Figure 23.8: Posterior distribution for alpha and beta.

Posterior distribution for alpha and beta.

Visually inspect the posterior estimates of Figure 23.8. Recall that these are components of a linear predictor (i.e. \(\alpha + \beta x\)). If the linear predictor is zero, that corresponds to a probability of 50% (see Figure 23.9). Hence, values for \(\alpha < 0\) would imply base conversion rates less than 50%. Values for \(\beta\) indicate whether that base probability should be adjusted up or down; \(\beta < 0\) implies a negative effect for the yoga stretching routine and \(\beta > 0\) indicates that the effect is positive.

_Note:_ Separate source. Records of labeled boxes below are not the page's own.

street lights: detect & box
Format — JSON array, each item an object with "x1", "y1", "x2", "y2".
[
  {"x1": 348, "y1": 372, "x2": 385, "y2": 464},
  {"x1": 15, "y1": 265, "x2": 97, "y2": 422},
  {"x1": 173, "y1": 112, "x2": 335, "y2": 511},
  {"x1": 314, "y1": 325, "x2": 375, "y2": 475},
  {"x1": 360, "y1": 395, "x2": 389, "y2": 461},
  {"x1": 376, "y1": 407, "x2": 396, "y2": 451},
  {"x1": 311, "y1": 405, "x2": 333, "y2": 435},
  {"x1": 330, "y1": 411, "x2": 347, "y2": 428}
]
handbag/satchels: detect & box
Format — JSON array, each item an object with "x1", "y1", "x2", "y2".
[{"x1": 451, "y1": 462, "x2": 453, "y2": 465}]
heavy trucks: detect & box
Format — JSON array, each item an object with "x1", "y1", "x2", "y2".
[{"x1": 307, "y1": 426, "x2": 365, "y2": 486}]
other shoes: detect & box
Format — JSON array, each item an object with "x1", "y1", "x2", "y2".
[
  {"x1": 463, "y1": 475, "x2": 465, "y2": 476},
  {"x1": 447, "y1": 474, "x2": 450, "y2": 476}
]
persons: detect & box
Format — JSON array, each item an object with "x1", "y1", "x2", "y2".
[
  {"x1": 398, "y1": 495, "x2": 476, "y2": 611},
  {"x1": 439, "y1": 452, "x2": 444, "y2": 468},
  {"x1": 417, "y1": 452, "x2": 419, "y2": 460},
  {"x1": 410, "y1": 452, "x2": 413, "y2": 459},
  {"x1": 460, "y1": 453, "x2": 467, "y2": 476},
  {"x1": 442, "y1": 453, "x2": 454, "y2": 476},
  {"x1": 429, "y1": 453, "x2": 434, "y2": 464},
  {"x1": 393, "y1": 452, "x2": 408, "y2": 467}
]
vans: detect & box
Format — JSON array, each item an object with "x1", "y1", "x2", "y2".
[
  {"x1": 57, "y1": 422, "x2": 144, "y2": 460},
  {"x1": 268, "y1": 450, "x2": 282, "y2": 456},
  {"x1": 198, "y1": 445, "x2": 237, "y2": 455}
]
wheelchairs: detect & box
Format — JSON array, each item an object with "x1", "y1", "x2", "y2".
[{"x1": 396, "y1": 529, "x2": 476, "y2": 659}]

Graph of the logistic function (aka the inverse logit function).  The linear predictor in our case is alpha + beta * x.  The role of the ilogit function is to map this linear predictor to a scale bounded by zero and one.  This essentailly takes any number from -infinity to infinty and provides a probability value as an output. Figure 23.9: Graph of the logistic function (aka the inverse logit function). The linear predictor in our case is alpha + beta * x. The role of the ilogit function is to map this linear predictor to a scale bounded by zero and one. This essentailly takes any number from -infinity to infinty and provides a probability value as an output.

Comparing Figure 23.8 with plots of the gym data in Figure 23.10, notice how the posterior estimates correspond with your expectations. The \(\alpha\) values with the smallest credible intervals are for gyms that have the largest number of trial customers participating in trials with traditional stretching (i.e. gyms 2, 5, and 8). Similarly, the \(\beta\) values with the smallest credible intervals are for gyms that have the largest number of trial customers participating in Yoga stretching classes (i.e. gyms 1 and 4). The opposite is also observable. Gyms lacking data for traditional stretching have wide credible intervals for \(\alpha\) (e.g. gym 10) and gyms lacking data for yoga stretching do not improve on the prior uncertainty in \(\beta\) (e.g. gyms 11 and 12).

Figure 23.10: Illustration of 8 out of the 12 gyms data.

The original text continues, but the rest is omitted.